François Chollet’s ARC-AGI-3 Reveals Why Today’s AI Still Lacks True Intelligence

AI researcher François Chollet introduced ARC-AGI-3, a new benchmark designed to test real intelligence by evaluating how AI systems handle unfamiliar, interactive tasks. The results show that while humans can solve these problems through reasoning and adaptation, current AI models struggle because they rely heavily on pattern recognition and memorization rather than true understanding. This highlights a major gap in “fluid intelligence” the ability to learn and adapt in new situations suggesting that simply scaling larger models is not enough to achieve true artificial general intelligence.

March 27, 20265 min read

11 Views

Key Highlights

François Chollet introduced a new benchmark called ARC-AGI-3 to test real AI intelligence.
The test reveals that current AI models struggle with new, unfamiliar problems.
Today’s systems rely heavily on memorization and pattern recognition, not true reasoning.
Humans outperform AI in “fluid intelligence” the ability to adapt and solve novel tasks.
The benchmark highlights a key limitation: AI cannot easily recombine knowledge in new situations.
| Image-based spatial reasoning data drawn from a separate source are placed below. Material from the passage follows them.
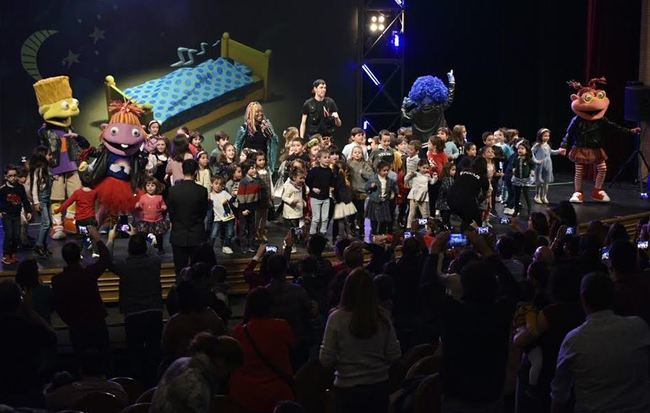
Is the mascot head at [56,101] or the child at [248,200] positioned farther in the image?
the mascot head at [56,101]

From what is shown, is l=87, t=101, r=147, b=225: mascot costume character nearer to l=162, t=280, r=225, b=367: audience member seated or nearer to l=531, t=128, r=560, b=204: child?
l=162, t=280, r=225, b=367: audience member seated

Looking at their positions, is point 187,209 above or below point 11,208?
above

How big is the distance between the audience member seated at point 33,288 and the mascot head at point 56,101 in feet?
18.3

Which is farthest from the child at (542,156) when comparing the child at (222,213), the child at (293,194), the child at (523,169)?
the child at (222,213)

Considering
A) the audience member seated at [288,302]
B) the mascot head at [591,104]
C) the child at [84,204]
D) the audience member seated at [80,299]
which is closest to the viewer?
the audience member seated at [288,302]

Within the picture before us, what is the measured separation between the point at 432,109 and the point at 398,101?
1.65 meters

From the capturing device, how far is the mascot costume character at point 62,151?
12484 millimetres

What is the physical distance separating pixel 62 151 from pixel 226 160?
1892 millimetres

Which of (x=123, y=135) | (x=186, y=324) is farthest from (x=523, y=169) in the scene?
(x=186, y=324)

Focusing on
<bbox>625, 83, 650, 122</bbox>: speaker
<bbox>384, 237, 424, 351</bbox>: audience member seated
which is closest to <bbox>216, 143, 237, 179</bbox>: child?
<bbox>384, 237, 424, 351</bbox>: audience member seated

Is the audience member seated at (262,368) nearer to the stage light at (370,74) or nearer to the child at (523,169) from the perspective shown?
the child at (523,169)

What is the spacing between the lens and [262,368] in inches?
228

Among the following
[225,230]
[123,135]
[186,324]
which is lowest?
[225,230]

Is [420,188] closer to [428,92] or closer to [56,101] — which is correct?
[428,92]
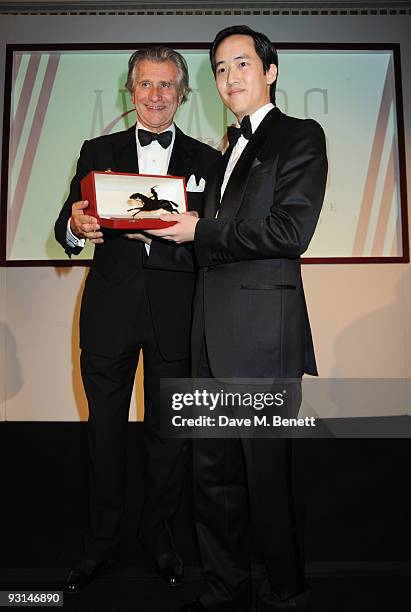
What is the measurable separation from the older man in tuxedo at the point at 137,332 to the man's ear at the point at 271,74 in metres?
0.44

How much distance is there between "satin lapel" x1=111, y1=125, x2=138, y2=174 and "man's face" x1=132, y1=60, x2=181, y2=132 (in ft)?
0.26

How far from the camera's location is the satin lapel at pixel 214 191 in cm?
158

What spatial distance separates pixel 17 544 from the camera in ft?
6.57

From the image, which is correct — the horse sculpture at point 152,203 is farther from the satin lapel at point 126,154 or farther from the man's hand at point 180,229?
the satin lapel at point 126,154

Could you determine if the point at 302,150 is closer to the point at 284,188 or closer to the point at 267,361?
the point at 284,188

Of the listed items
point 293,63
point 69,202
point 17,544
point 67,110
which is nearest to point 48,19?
point 67,110

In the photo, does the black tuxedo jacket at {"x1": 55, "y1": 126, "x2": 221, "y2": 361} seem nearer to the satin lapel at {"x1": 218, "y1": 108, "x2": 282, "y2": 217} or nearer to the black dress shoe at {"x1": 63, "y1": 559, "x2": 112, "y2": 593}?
the satin lapel at {"x1": 218, "y1": 108, "x2": 282, "y2": 217}

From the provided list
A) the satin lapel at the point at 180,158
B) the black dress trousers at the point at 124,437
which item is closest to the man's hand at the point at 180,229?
the black dress trousers at the point at 124,437

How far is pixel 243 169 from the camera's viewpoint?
1.48 meters

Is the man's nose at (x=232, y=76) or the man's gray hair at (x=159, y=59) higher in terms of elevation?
the man's gray hair at (x=159, y=59)

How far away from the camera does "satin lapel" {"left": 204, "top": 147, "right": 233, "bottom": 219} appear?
158cm

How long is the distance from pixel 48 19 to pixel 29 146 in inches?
35.5

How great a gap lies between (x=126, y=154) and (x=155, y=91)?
0.23 metres

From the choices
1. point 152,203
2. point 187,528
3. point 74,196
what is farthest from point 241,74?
point 187,528
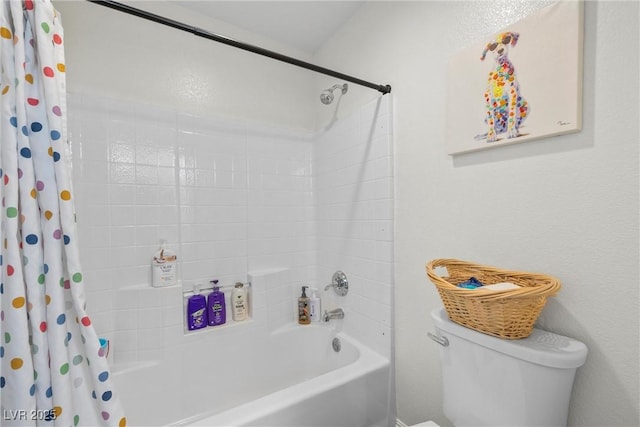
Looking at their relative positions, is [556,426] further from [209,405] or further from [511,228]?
[209,405]

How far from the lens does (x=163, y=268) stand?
1.53 metres

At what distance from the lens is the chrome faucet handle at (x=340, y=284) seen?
174 centimetres

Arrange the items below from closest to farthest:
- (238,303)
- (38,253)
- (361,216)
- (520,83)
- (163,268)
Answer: (38,253) < (520,83) < (163,268) < (361,216) < (238,303)

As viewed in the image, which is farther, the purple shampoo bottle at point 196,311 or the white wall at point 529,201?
the purple shampoo bottle at point 196,311

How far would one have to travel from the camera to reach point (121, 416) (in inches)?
34.0

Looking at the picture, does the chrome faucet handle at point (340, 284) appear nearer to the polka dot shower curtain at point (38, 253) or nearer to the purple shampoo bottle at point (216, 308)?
the purple shampoo bottle at point (216, 308)

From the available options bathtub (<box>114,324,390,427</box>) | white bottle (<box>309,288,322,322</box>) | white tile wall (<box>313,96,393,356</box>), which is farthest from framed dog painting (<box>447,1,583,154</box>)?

Top AI researcher explains why current AI models still fall short

Leading AI researcher François Chollet is drawing attention to a critical limitation in today’s artificial intelligence systems, despite rapid advancements in the field.

Through a newly introduced benchmark called ARC-AGI-3, Chollet aims to test whether AI can truly think and adapt like humans or whether it is still largely dependent on memorization.

What ARC-AGI-3 reveals about AI intelligence

The ARC-AGI-3 benchmark evaluates AI systems using game-like environments with no instructions, forcing them to figure out rules and strategies on their own.

Unlike traditional tests, these environments are completely new each time, meaning models cannot rely on prior training data or pattern recall.

Humans can solve these tasks by experimenting, learning and adapting. But current AI systems struggle significantly because they are not designed for this kind of open-ended reasoning.

The core problem: AI depends on memorization

According to Chollet, modern AI models are extremely good at absorbing massive amounts of data and recognizing patterns, often surpassing humans in raw knowledge.

However, they fail when faced with something unfamiliar.

This is because most models depend on retrieving learned patterns rather than understanding and reasoning through new problems. Even when they contain vast knowledge, they lack the ability to combine it dynamically in real time.

Humans vs AI: the gap in “fluid intelligence”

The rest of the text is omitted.